(Scene question records)
^^^^^^^^^^^^^^^^
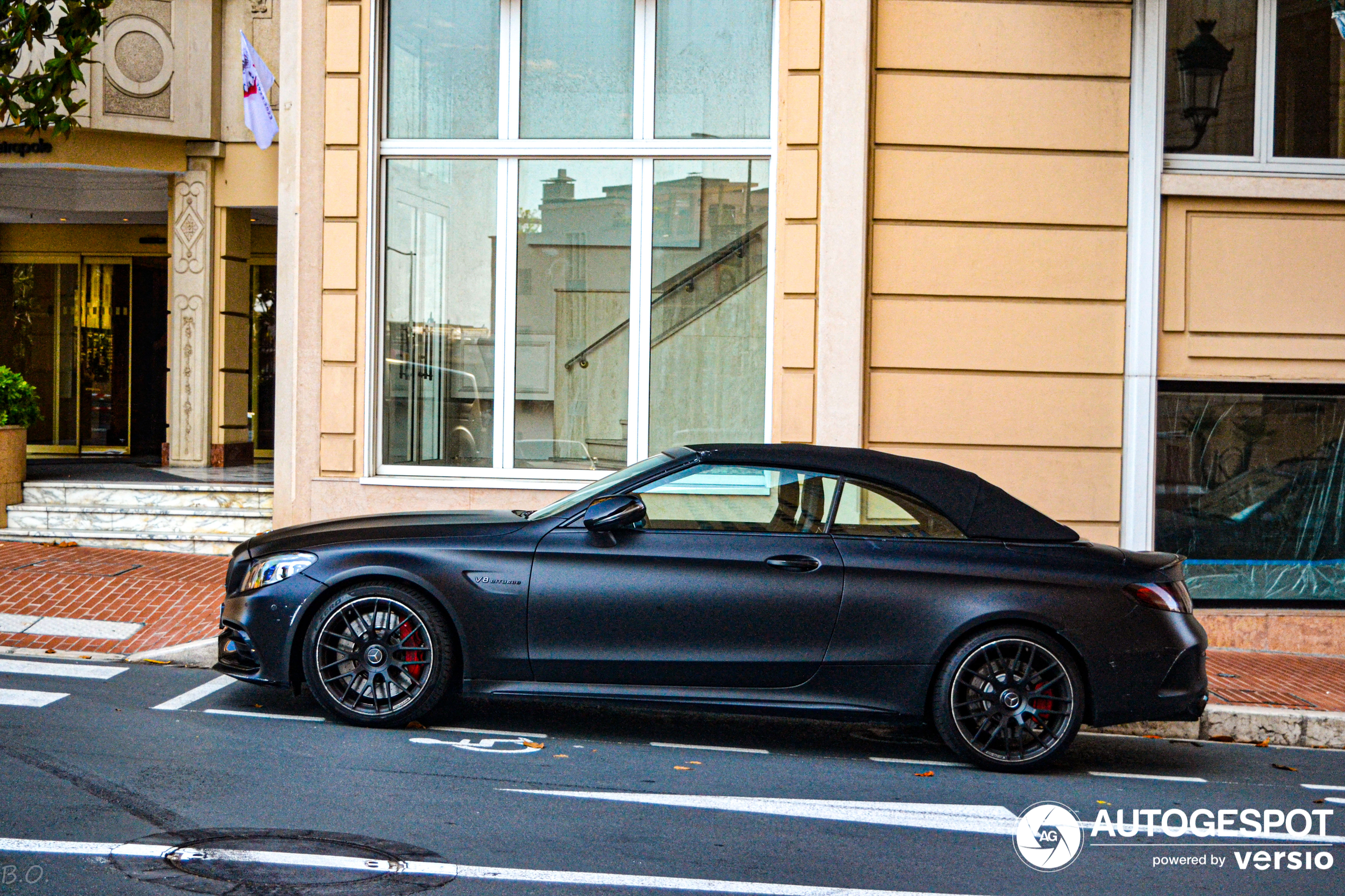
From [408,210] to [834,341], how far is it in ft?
12.4

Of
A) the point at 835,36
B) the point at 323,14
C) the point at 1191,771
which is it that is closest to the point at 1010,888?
the point at 1191,771

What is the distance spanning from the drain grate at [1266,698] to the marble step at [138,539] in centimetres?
783

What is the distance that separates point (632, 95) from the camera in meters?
10.4

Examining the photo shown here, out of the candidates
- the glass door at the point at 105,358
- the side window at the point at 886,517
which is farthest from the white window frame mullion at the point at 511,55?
the glass door at the point at 105,358

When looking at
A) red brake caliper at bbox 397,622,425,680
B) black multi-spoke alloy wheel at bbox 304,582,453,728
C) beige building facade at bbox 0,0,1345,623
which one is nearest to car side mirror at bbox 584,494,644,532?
black multi-spoke alloy wheel at bbox 304,582,453,728

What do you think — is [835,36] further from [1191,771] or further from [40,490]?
[40,490]

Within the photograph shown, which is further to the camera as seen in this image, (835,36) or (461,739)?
(835,36)

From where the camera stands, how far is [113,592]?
8.88 meters

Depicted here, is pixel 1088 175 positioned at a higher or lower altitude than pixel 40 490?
higher

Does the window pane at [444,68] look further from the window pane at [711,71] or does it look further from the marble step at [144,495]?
the marble step at [144,495]

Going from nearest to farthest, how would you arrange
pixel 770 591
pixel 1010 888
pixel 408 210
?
pixel 1010 888 → pixel 770 591 → pixel 408 210

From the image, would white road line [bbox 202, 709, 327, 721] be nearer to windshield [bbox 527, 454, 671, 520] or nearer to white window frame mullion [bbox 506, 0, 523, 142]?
windshield [bbox 527, 454, 671, 520]

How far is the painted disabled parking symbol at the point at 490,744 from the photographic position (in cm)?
573

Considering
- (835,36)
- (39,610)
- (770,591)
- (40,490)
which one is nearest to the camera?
(770,591)
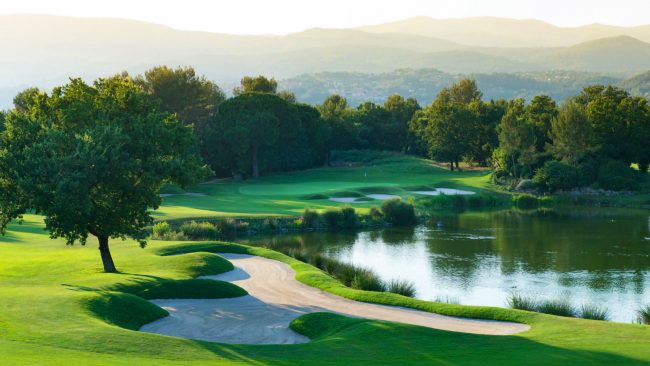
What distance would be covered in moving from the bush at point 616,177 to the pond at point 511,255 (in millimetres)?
13950

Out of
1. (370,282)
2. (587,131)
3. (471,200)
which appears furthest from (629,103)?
(370,282)

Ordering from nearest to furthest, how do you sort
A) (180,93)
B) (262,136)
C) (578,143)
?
(578,143), (262,136), (180,93)

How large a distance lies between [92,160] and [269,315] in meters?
9.74

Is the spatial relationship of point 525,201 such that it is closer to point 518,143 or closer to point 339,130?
point 518,143

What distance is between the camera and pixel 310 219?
62.5 m

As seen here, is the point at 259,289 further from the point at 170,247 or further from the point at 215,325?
the point at 170,247

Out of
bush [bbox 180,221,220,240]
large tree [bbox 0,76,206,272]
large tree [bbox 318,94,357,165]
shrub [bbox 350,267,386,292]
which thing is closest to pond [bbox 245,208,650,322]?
shrub [bbox 350,267,386,292]

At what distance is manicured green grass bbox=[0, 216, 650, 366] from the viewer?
1956 cm

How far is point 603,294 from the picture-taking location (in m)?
37.0

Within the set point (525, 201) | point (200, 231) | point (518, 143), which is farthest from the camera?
point (518, 143)

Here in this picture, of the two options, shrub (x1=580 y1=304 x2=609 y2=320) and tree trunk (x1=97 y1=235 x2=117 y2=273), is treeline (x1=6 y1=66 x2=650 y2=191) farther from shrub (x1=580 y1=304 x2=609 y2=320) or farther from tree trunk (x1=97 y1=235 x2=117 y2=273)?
shrub (x1=580 y1=304 x2=609 y2=320)

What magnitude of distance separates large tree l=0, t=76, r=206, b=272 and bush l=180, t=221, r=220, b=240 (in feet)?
60.8

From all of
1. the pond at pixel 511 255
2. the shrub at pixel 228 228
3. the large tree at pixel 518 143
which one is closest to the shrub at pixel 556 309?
the pond at pixel 511 255

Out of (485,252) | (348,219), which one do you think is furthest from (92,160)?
(348,219)
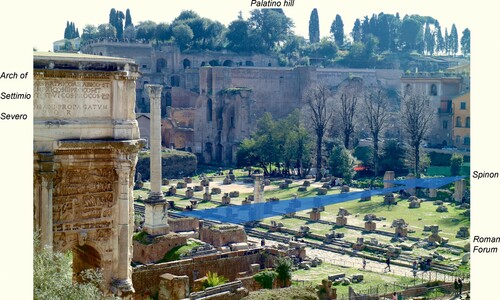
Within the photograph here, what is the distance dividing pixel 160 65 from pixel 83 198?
55705mm

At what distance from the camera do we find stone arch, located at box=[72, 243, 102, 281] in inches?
557

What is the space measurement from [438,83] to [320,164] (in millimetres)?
11062

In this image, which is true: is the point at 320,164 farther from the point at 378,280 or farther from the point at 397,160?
the point at 378,280

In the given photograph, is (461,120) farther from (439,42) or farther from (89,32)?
(439,42)

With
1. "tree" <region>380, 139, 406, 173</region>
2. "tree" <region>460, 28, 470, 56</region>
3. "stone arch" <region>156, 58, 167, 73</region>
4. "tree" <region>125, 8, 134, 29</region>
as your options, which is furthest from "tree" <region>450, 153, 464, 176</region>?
"tree" <region>125, 8, 134, 29</region>

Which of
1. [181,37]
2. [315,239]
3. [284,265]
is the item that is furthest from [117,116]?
[181,37]

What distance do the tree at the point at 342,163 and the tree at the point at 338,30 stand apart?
A: 133ft

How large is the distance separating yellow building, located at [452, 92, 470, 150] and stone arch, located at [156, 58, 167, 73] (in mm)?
25733

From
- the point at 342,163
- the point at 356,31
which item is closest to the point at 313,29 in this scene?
the point at 356,31

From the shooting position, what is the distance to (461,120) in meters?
51.3

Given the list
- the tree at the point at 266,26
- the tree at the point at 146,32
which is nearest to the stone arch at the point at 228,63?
the tree at the point at 266,26

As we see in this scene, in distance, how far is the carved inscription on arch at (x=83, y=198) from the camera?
44.6ft

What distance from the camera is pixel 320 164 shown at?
48.3 meters
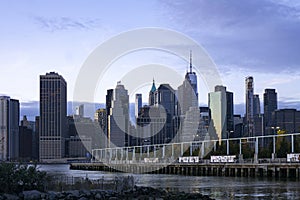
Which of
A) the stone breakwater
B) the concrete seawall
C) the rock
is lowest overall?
the concrete seawall

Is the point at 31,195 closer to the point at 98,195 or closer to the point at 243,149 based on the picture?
the point at 98,195

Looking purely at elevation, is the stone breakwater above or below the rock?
below

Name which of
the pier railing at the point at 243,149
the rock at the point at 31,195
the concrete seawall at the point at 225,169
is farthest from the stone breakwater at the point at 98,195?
the pier railing at the point at 243,149

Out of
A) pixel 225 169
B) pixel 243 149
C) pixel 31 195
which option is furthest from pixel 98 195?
pixel 243 149

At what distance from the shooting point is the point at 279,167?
3332 inches

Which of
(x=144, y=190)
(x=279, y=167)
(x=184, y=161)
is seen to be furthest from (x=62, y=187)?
(x=184, y=161)

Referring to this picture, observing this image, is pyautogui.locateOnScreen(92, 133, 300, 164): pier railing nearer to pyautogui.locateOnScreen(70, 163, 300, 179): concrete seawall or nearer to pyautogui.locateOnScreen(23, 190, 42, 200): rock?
pyautogui.locateOnScreen(70, 163, 300, 179): concrete seawall

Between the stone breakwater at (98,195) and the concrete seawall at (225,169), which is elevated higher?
the stone breakwater at (98,195)

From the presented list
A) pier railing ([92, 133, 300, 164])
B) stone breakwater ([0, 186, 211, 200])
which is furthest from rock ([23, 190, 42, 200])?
pier railing ([92, 133, 300, 164])

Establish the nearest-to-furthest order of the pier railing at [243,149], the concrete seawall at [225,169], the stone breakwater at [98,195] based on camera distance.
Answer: the stone breakwater at [98,195] < the concrete seawall at [225,169] < the pier railing at [243,149]

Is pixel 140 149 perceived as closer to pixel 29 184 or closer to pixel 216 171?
pixel 216 171

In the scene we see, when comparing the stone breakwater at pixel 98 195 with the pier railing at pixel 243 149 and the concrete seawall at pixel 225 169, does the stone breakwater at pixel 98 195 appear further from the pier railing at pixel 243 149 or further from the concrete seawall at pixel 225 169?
the pier railing at pixel 243 149

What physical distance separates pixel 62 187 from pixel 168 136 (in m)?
154

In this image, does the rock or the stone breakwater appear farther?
the stone breakwater
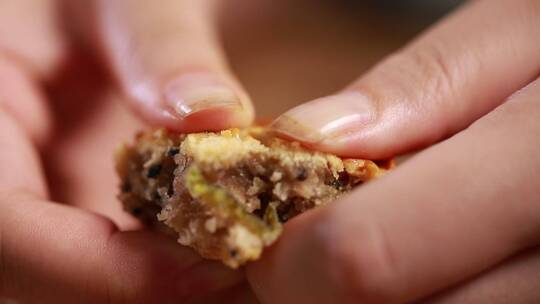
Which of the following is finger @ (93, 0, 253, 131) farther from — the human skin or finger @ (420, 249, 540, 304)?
finger @ (420, 249, 540, 304)

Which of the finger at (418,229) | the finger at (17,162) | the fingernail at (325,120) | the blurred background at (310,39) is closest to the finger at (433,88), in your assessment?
the fingernail at (325,120)

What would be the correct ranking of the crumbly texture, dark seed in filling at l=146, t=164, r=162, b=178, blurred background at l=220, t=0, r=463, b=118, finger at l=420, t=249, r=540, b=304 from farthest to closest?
blurred background at l=220, t=0, r=463, b=118 < dark seed in filling at l=146, t=164, r=162, b=178 < finger at l=420, t=249, r=540, b=304 < the crumbly texture

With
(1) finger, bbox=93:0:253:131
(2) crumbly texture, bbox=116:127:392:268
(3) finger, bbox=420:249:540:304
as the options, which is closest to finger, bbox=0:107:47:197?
(1) finger, bbox=93:0:253:131

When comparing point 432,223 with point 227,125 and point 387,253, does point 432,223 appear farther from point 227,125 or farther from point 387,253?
point 227,125

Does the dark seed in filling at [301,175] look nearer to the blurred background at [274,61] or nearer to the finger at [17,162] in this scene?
the finger at [17,162]

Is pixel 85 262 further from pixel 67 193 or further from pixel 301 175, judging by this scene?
pixel 67 193
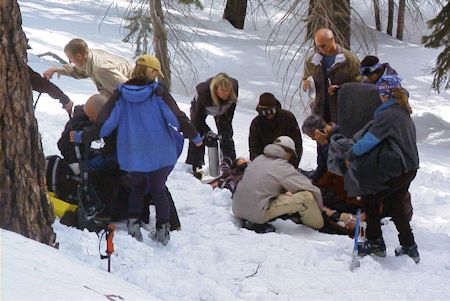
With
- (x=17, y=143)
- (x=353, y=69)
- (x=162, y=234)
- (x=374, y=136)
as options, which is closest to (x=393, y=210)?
(x=374, y=136)

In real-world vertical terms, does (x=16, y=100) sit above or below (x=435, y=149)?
above

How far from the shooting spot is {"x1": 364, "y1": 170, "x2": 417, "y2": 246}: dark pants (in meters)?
5.99

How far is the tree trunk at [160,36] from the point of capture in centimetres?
1277

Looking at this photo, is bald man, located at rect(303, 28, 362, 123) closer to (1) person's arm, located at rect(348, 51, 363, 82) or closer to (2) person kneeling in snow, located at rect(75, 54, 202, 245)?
(1) person's arm, located at rect(348, 51, 363, 82)

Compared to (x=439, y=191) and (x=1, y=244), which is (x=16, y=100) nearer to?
(x=1, y=244)

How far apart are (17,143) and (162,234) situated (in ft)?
6.76

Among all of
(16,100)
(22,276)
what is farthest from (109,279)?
(16,100)

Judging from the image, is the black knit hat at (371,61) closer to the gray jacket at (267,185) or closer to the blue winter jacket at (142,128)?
the gray jacket at (267,185)

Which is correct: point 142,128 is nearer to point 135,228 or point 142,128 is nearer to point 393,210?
point 135,228

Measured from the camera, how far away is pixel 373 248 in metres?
6.09

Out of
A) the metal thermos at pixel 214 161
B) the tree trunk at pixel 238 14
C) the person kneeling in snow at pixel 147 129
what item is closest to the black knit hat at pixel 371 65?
the person kneeling in snow at pixel 147 129

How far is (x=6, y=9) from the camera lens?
426 centimetres

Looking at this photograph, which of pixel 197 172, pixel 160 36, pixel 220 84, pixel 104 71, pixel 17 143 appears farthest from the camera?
pixel 160 36

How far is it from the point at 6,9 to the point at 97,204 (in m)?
2.68
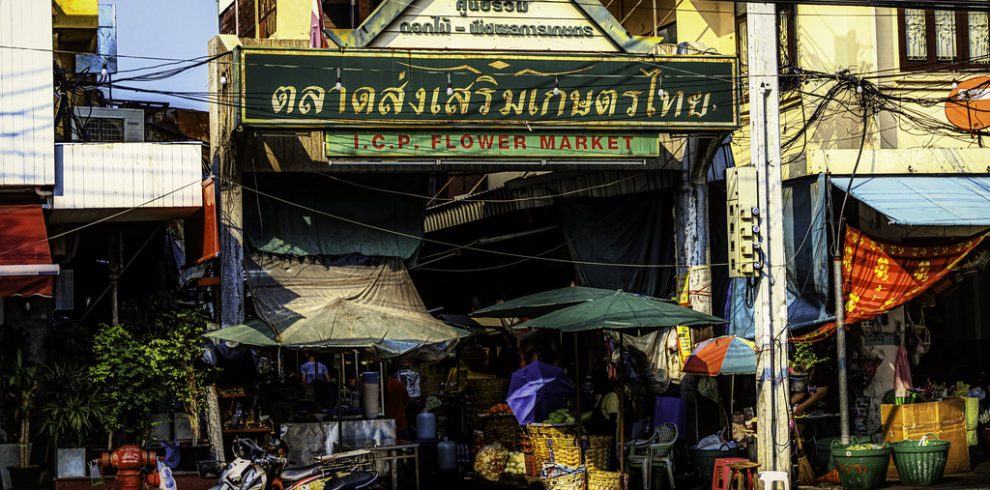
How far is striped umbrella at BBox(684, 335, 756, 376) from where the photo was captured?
17.5m

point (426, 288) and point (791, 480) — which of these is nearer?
point (791, 480)

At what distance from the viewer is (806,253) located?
19.2 m

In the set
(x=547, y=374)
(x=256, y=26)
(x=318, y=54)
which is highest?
(x=256, y=26)

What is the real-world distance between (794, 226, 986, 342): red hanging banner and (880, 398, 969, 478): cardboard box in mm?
1461

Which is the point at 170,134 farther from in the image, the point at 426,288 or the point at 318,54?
the point at 318,54

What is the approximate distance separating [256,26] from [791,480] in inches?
606

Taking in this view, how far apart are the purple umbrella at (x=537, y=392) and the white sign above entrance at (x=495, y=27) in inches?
201

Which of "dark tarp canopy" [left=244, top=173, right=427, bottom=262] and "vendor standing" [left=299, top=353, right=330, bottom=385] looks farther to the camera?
"vendor standing" [left=299, top=353, right=330, bottom=385]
^^^^^^^^^^^^^^^^
» **TO DO**:
Repeat, exactly and only, the lines above from the one containing "What is the real-world" through the end of the material.

» **ANSWER TO THIS TASK**:
What is the real-world distance between (794, 226, 986, 342): red hanging banner and (880, 398, 969, 478): cardboard box in mm?
1461

Which is the point at 170,134 farther from in the image, the point at 426,288 or the point at 318,54?
the point at 318,54

What is the approximate distance separating [256,26] from [791,480] in inches?
606

Taking in this view, how far apart are the purple umbrella at (x=537, y=392) and the white sign above entrance at (x=495, y=27) in inches?
201

Which of "dark tarp canopy" [left=244, top=173, right=427, bottom=262] and "vendor standing" [left=299, top=353, right=330, bottom=385] looks farther to the camera?
"vendor standing" [left=299, top=353, right=330, bottom=385]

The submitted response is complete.